→ 作業内容
アンズタケを紹介する以下のコラムでは、アンズタケという和名は何に由来するとされていますか。

かわいいきのこグッズや、不思議で楽しいきのこカルチャーをご紹介!
【きのこ面白情報】とよ田キノ子さんコラムVol.20
森と湖の国のアンズタケ
こんにちは。
とよ田キノ子です。
暦では大寒から立春までの期間が1年の中でも一番寒い時期。
寒さは得意ではないのですが、この寒暖差があってこそ、
きのこのシーズンが楽しめると思えば、厳しい寒さも乗り越えられる気がします。
さて、きのこが愛されている寒い地域といえば、フィンランドもそのひとつ。
日本とほぼ同じ国土面積のフィンランドは、その7割が森に覆われ、
氷河に削られてできた湖が多く点在する「森と湖の国」です。
豊かな自然に恵まれたこのフィンランド、きのこ好きにとって嬉しいのは、
ベリーやきのこを自由に採る権利が認められていること!
土地所有者の許可を取る必要もなく、誰もが自然の恩恵をうけることができるのです。
もちろん、観光で訪れている外国人も例外ではありません。
ただし、それはゴミを捨てたり森を荒らしたりしないなどの暗黙のルールがあり
それを守っているからこそ成り立つ権利です。
フィンランドの人々は、そのように今も森と密接に関わりながら、
自然との共生を大事にして暮らしているのですね。
そのフィンランドを代表するきのこといえば、Kantarelli(カンタレッリ)。
日本ではアンズタケ(杏茸)と呼ばれるきのこです。
和名の由来は、杏のような香りがすることから。
フィンランドを舞台にした映画「かもめ食堂」にも登場しました。
もたいまさこさん扮するマサコが森できのこ狩りをして、
後日トランクいっぱいに詰まっていた、あの黄色いきのこです。
フィンランドをはじめ様々な地域で採れるきのこなので、
家庭料理には欠かせない、身近な食用きのことして世界中で広く愛されています。
(きのこらぼ内「きのこアルバム」でも紹介されています。詳しくはこちら。)
このアンズタケ、色も鮮やかで形も特徴的なため、
食材としてだけでなく、グッズや絵本などのモチーフとしても親しまれています。
今回は、そんなアンズタケグッズを紹介したいと思います。
写真上・中、『Vahvero Kehveli』
1981年/Mikko Samulinen(著),Masa Pulkkinen(絵)
フィンランド語で書かれている古い絵本です。
物語は、主人公であるアンズタケの子供が生まれるところからはじまり、
様々なきのこや動植物・昆虫と出会い、自然の世界を知っていくという内容。
森と共に暮らしているフィンランドらしい1冊です。
擬人化されているきのこたちがかわいらしく、色鉛筆画と2色のペン画にも温かみがあります。
フランス発の老舗キャンドルメーカー、
POINT A LA LIGNE(ポアン・ア・ラ・リーニュ)によるアンズタケ型のキャンドル。

→ データ部分
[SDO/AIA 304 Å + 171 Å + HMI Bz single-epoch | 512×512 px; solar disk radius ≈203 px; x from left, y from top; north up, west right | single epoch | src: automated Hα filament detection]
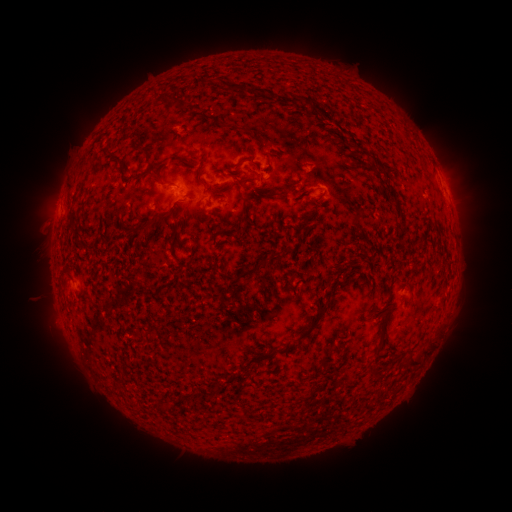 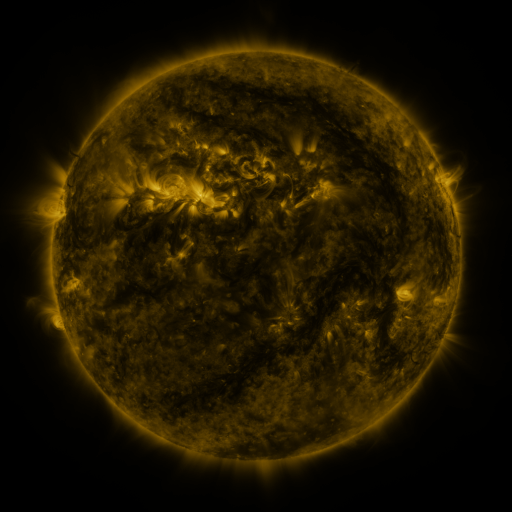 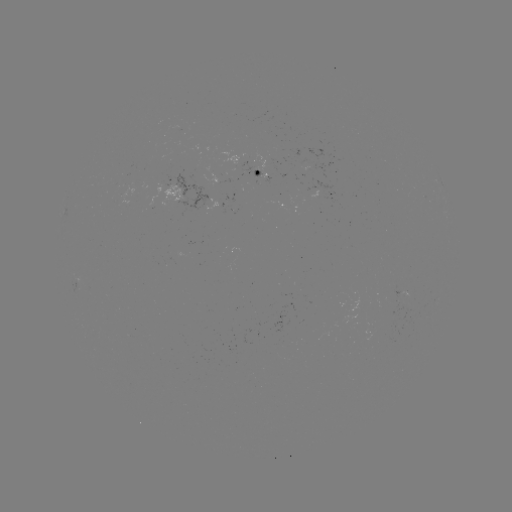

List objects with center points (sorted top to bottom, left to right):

→ 解答
杏のような香りがすることに由来するとされています。